2) Some French people are actually not rude. By this I mean the people who work at Disneyland, who are exceptionally well trained in “the Disney Way.”

3) Many Disneyland visitors (and I mostly mean the French ones) are extremely rude. F’rinstance, when the four of us were wandering through the “Alice in Wonderland” labyrinth, enjoying letting Lily “lead” us, more than once we were literally physically shouldered aside by… pairs of adults. Yes, grim faced, determined, these couples acted as though they had been told that if they were not FIRST to the Red Queen’s Castle at the end someone would take away their escargot. They have no concept of “getting in line” for something. David actually missed not one, not two, but THREE chances to get an autograph from Stitch (of Lilo & Stitch fame) because of both pushy children, and parents who shoved their children in front of him. Infuriating, and giving the parents the evil eye resulted in, of course, a gallic shrug (which, if you’ve always wondered exactly what that means, is a little shrug with a look of “And this is my problem, how, exactly?”)

4) If you’re going to go, and don’t mind a little cold, go in the low season. Waiting times for most rides was under 5 minutes, and there’s enough to do indoors that you don’t mind the wind so much. And besides, the kids don’t care, as long as they’re bundled up (and sometimes even if they’re not).

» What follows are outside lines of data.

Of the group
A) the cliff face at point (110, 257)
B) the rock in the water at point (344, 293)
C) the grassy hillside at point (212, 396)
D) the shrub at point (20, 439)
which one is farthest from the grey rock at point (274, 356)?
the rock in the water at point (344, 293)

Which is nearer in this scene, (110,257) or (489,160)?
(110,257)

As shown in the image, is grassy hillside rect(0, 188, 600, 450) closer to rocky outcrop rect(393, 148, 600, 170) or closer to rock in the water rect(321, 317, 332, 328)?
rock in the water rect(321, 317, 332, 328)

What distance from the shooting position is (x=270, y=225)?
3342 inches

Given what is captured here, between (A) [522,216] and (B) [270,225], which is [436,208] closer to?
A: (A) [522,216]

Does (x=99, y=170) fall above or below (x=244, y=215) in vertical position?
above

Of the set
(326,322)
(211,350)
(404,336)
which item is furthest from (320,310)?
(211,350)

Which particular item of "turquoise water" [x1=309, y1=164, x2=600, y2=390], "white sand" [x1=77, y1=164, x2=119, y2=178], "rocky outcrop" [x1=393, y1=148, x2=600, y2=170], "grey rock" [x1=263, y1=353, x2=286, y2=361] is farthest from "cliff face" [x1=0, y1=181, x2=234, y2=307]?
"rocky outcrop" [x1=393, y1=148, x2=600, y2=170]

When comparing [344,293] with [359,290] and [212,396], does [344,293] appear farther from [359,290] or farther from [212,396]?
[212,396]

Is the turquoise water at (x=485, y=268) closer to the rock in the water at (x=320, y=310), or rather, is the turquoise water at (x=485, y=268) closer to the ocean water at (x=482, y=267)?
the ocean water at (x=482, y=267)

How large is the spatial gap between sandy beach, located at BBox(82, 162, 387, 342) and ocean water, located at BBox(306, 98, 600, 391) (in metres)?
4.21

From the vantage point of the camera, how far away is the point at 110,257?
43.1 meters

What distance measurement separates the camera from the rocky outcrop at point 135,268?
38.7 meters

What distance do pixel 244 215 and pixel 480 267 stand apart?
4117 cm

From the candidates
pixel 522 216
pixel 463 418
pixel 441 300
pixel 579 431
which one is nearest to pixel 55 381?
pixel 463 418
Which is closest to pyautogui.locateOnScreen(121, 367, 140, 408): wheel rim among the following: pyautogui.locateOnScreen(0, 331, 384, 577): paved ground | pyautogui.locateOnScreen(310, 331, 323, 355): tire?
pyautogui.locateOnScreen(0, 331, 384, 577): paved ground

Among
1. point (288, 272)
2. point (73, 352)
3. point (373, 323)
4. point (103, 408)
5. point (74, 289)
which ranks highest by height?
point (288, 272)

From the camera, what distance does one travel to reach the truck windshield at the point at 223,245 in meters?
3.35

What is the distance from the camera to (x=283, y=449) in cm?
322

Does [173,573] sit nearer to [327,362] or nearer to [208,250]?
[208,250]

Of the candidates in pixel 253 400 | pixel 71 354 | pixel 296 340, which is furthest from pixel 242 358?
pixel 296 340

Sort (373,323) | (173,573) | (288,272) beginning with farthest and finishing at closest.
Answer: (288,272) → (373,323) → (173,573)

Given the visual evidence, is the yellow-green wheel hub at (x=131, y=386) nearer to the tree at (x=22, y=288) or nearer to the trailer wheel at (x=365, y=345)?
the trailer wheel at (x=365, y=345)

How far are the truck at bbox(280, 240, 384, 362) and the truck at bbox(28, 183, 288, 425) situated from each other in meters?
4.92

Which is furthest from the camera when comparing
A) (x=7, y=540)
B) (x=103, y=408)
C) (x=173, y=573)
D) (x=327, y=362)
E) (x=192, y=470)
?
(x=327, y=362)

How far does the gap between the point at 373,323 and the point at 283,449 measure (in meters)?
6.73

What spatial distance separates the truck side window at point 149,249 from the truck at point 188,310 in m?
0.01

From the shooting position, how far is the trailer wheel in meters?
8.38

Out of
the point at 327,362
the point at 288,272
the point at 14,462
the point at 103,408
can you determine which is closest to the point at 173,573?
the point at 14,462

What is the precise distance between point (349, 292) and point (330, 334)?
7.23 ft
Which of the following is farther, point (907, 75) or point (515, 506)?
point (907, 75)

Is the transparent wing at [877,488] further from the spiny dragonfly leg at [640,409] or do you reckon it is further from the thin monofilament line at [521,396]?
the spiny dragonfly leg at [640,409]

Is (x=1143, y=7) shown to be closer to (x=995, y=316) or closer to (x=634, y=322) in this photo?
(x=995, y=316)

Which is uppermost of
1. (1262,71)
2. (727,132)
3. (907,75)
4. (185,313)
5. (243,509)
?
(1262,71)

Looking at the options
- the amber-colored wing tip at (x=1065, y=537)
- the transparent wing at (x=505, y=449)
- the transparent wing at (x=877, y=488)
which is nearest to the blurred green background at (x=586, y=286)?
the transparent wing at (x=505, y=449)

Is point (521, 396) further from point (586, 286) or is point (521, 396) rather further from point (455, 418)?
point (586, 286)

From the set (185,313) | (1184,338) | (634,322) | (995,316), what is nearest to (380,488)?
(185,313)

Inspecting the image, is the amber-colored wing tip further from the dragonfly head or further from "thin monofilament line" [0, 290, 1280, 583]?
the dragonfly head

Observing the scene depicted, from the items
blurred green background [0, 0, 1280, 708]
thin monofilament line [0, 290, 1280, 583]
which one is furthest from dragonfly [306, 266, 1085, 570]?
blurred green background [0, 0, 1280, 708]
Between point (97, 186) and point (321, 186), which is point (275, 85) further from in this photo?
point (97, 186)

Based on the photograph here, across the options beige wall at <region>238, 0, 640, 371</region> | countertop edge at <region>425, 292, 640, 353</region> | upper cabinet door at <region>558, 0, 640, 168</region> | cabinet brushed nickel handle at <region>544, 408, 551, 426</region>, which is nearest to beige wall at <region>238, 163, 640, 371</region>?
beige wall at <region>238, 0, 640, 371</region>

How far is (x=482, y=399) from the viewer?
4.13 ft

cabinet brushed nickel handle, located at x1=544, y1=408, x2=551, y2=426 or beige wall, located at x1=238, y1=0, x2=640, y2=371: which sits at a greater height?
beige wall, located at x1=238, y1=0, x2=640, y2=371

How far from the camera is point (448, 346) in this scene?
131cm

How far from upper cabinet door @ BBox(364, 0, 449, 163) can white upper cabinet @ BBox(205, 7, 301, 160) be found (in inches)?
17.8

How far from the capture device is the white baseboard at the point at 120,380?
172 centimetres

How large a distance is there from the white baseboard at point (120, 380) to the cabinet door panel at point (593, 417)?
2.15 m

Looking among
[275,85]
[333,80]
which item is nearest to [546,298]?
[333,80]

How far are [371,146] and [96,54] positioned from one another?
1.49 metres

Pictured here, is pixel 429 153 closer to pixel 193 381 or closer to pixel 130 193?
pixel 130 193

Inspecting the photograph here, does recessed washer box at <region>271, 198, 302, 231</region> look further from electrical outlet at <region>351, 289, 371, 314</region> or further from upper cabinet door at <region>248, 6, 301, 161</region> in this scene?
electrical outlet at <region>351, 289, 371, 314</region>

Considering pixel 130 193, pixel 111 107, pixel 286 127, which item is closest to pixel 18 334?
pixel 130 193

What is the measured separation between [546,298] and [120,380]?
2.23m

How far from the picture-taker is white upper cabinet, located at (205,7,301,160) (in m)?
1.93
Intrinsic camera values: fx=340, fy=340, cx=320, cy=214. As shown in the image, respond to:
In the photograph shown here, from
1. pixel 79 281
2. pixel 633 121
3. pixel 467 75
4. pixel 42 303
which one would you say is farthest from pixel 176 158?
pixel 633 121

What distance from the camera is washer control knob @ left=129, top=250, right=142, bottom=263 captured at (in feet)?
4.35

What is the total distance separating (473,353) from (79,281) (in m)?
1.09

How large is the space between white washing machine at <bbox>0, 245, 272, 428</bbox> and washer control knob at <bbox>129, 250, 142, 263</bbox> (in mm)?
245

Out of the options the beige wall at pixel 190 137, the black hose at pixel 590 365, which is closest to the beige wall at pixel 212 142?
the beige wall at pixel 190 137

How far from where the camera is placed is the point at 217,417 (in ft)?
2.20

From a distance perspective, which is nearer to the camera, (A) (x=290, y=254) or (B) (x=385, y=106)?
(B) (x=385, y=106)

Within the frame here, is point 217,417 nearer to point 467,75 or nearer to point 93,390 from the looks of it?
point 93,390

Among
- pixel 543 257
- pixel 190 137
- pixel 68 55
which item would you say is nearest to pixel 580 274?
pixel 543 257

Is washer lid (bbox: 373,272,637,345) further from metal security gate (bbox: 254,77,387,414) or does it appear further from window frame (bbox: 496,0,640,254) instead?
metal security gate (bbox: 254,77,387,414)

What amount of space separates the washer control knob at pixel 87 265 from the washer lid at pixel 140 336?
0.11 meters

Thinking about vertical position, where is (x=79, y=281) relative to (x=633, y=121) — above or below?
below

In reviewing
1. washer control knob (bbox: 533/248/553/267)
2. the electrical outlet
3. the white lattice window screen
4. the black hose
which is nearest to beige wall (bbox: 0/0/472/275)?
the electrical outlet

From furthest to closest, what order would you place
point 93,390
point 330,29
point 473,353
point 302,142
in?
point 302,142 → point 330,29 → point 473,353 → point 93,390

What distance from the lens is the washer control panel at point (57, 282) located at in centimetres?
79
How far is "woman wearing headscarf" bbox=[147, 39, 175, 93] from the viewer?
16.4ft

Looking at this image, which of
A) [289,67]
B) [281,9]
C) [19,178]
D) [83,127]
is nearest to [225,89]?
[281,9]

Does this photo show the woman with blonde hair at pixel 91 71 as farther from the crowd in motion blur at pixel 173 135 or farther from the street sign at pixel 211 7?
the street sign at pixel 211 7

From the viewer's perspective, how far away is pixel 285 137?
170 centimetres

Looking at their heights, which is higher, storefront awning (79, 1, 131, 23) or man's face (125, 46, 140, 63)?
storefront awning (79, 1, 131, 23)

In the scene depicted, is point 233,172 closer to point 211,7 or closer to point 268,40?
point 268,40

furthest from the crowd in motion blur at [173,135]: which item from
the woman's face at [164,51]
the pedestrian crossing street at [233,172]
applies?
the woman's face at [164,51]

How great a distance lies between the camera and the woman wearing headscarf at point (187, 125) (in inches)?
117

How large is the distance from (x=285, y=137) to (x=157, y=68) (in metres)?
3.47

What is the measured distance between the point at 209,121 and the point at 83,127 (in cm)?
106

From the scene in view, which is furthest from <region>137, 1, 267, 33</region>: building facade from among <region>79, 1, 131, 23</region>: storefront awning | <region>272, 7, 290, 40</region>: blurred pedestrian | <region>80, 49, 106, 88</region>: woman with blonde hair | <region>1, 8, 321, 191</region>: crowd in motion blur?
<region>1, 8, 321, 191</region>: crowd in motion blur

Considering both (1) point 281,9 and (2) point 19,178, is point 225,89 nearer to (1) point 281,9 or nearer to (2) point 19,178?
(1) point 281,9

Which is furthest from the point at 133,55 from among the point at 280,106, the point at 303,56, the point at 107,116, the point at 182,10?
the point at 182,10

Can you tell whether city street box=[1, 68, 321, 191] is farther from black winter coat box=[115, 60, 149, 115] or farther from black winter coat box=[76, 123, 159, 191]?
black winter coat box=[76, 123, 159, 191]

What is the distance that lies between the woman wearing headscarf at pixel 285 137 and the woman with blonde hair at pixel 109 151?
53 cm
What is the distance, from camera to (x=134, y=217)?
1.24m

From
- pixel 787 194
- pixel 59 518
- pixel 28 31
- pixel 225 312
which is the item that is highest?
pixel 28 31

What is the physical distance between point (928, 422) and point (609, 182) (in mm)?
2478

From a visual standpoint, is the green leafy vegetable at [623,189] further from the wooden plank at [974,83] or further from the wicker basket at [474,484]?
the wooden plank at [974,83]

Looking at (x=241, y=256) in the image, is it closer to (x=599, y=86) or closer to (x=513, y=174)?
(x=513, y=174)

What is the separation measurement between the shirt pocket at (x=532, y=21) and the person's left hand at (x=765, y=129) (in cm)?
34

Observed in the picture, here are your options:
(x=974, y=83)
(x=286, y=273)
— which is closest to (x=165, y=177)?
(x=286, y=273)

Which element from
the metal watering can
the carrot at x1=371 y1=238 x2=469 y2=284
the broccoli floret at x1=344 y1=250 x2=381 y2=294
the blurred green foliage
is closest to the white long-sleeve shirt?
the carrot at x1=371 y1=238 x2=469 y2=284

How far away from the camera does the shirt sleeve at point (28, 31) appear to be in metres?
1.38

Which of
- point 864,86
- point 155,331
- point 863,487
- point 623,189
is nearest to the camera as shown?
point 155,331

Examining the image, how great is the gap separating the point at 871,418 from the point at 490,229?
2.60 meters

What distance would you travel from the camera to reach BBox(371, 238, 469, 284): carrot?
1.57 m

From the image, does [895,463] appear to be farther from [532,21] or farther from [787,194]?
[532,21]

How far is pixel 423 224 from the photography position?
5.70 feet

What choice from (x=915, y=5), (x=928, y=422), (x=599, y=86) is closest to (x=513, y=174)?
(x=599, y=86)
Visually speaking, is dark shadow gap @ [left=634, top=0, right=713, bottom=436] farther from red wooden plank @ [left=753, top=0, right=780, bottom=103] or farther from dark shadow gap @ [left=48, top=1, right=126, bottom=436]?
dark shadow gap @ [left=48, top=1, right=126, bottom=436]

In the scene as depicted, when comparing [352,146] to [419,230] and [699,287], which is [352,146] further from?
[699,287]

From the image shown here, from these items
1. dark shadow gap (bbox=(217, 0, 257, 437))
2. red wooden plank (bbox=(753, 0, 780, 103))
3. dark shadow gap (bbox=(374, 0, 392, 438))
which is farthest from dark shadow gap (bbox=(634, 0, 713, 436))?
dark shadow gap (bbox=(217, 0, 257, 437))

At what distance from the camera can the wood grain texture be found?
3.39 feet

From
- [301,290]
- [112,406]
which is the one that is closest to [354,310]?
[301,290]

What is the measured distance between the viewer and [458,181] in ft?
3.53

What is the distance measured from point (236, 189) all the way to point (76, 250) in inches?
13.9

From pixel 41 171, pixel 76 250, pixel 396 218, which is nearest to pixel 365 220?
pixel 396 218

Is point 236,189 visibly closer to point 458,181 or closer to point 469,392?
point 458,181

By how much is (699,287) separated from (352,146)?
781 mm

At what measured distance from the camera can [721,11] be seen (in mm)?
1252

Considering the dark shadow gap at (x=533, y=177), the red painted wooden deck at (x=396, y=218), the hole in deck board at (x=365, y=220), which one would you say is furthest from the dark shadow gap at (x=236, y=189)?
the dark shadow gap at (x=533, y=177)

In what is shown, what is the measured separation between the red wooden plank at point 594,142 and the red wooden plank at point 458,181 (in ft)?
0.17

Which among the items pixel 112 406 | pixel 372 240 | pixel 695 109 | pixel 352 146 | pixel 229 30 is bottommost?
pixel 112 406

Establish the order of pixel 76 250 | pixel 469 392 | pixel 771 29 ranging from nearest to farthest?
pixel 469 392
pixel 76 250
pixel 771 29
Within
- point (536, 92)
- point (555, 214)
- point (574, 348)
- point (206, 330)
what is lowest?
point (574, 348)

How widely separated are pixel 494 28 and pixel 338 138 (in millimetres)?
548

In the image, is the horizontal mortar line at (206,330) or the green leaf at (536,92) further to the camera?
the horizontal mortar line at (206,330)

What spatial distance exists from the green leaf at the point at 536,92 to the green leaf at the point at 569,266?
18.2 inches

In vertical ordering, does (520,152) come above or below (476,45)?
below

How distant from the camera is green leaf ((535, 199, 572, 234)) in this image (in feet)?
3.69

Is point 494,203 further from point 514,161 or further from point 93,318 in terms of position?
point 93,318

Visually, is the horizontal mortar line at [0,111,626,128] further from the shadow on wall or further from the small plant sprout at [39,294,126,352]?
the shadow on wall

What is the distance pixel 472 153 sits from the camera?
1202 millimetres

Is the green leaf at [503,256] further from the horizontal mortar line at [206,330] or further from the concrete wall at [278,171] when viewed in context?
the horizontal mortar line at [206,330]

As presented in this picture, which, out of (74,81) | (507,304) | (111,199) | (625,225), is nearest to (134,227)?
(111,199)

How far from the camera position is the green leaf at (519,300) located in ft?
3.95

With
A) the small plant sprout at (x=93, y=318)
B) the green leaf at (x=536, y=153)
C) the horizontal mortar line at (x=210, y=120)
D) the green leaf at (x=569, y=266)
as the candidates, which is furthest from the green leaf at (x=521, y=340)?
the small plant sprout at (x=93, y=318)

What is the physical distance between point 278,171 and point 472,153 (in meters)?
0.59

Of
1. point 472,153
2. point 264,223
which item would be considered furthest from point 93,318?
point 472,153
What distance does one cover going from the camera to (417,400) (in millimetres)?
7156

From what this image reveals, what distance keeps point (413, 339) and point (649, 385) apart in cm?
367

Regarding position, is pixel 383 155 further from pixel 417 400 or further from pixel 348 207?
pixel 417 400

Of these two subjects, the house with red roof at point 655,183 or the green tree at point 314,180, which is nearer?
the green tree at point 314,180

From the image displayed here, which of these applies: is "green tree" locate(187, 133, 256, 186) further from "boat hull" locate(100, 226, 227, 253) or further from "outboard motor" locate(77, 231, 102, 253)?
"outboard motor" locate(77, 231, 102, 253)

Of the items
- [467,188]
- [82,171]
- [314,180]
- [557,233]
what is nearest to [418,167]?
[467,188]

5) If you’re going to do anything requiring a reservation (breakfast with the characters, for instance) take the first slot of the day. No one else does, and you get much much more value for your time. We did the character breakfast. The restaurant was set up with 25-30 tables, and there were 5 characters wandering the room interacting with the diners. There were only 6 full tables for the first seating. Halfway through the characters leave, and 5 more come out. Still only 6 tables. We had a blast having Mickey, Donald, and the rest at our table the entire time we were there, rather than having to fight for a few minutes of their attention with the other diners (and, see #3 above).

6) Eurostar: Nice train. Take the direct one from London to Disney, and avoid the change at Lille Europe. A missed connection, a late train, and your travel day is ruined.

All in all, a great trip, despite #3 up there, and #1 was only a problem at the end. If you’re on “the list” you’ve probably been pointed to the slideshow highlights. If not, drop me a note and I’ll send you directions.